On Monday evening at 10:00 ET, 10:00 AM in Singapore, a broker entered an unusually large order for Brent crude on the InterContinentalExchange's electronic trading platform. Initial reports pegged the trade as a buy order for 14,000 lots, or 140m barrels of crude oil. Later reports said it was 'only' 7,000 lots. Either way, it was a gigantic order for out-of-hours trading (the day before only 100 lots traded at that time), which spiked the market by a couple of dollars. The rumour machine, being what it is in the oil markets, blamed a rogue trader and pegged the losses at up to $50m. As it happened,it was a broker. Now, despite the mainstream media referring to brokers as traders, brokers do NOT trade. They execute trades on behalf of a principal. The brokerage that processed the trades - PVM - ended up losing $10m after unwinding the positions.
That a broker in Singapore was able to get into the ICE system and execute trades totaling 7m barrels of oil (with a value of around half a billion dollars) is terrifying. ICE's platform has risk controls in place, but somehow the broker bypassed them. There are only 4 crude oil brokers in PVM's Singapore office, according to its website, so it shouldn't take them long to find out who did it. Why he or she did it - although interesting - is not the point. (In the 1980's PVM's founder Pat Mazoroli famously had his brokers keep telex machines in their bedrooms so they wouldn't miss a deal.
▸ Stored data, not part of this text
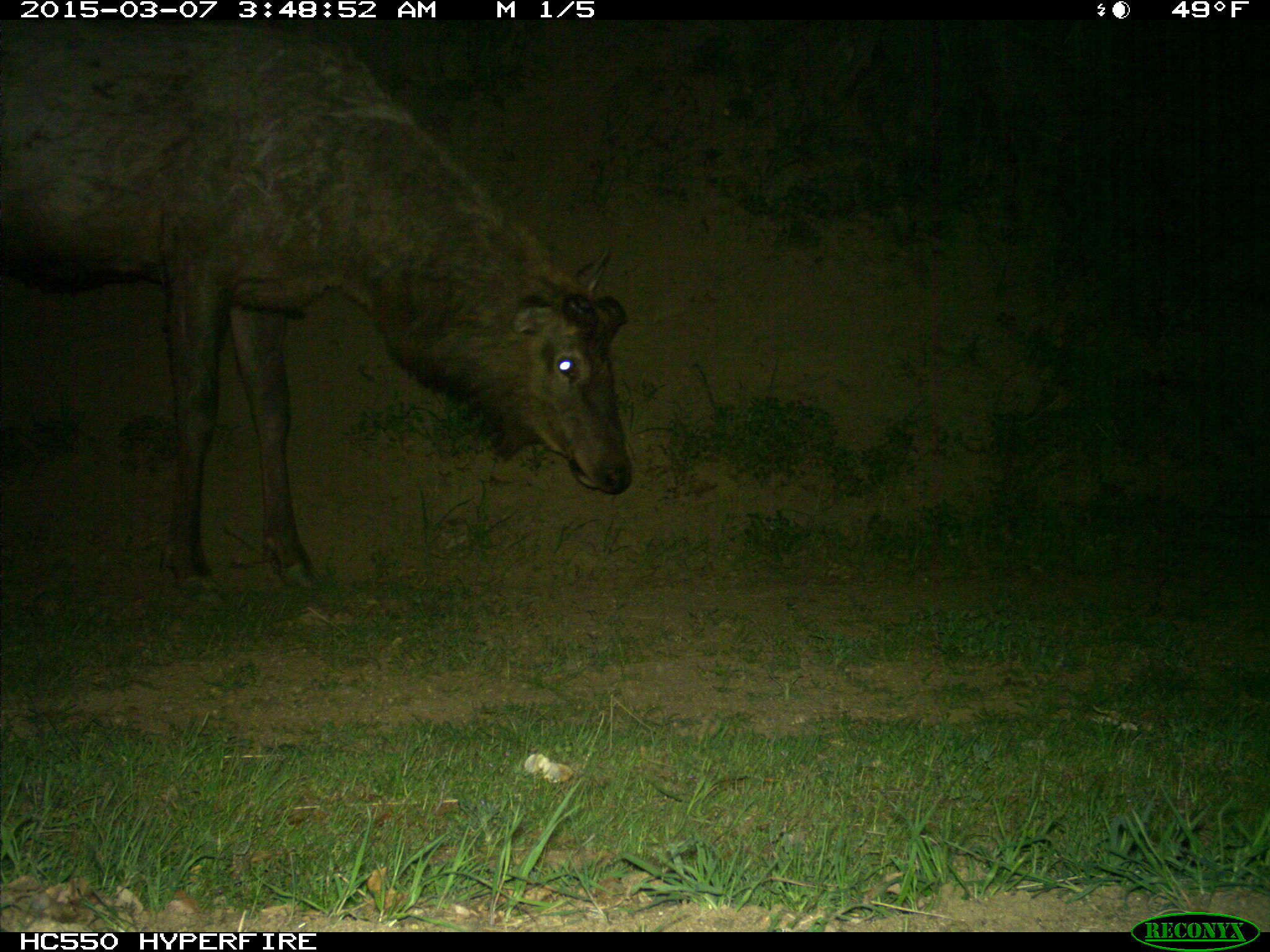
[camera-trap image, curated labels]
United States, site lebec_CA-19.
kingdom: Animalia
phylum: Chordata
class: Mammalia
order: Artiodactyla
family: Cervidae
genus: Cervus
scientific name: Cervus canadensis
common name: elk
That ticked off most of them, but they didn't go around making large rogue trades. Actually, they couldn't have before electronic trading.) The point is that if someone can get past the risk controls of an electronic direct market access platform, those controls need to be tightened. ICE is on the case, so is the FSA.

Wednesday, July 1, 2009

The Worst of Times?

Today's Financial Times said that, due to the biggest GDP decline in 50 years, the UK has 'never had it so bad'. I beg to differ. When I moved to London in 1979 the streets were piled high with mountains of rubbish due to the dustmen's strike. The air was filthy with coal dust and diesel particulates. Every other shopfront was empty or boarded up along the King's Road, where I rode through on the bus to and from work. Fewer than 40% of homes had central heating (I got frostbite for the first time on my feet from walking around in a home without central heating - me, a girl from Maine!) Only about half of all households had phones, and the ones that they did have rarely worked. In my first real job at Platt's we often had to dial a number up to 10 times to get through. More if it was outside the UK. Inflation was at 27% and life expectancy for women was around 76 years, it was merely 70 for men. Today the streets are clean, the shops are still vibrant (even if there are a few that shut down recently). Almost 100% of households have phones, either land lines or mobile. And 96% of homes have central heating. Women live on average 81 years, men 77. Just because some City gents took a bath on their pied-a-terres in Mayfair does not a Depression make. If it gets as bad as it was in 1979, I'll change my opinion.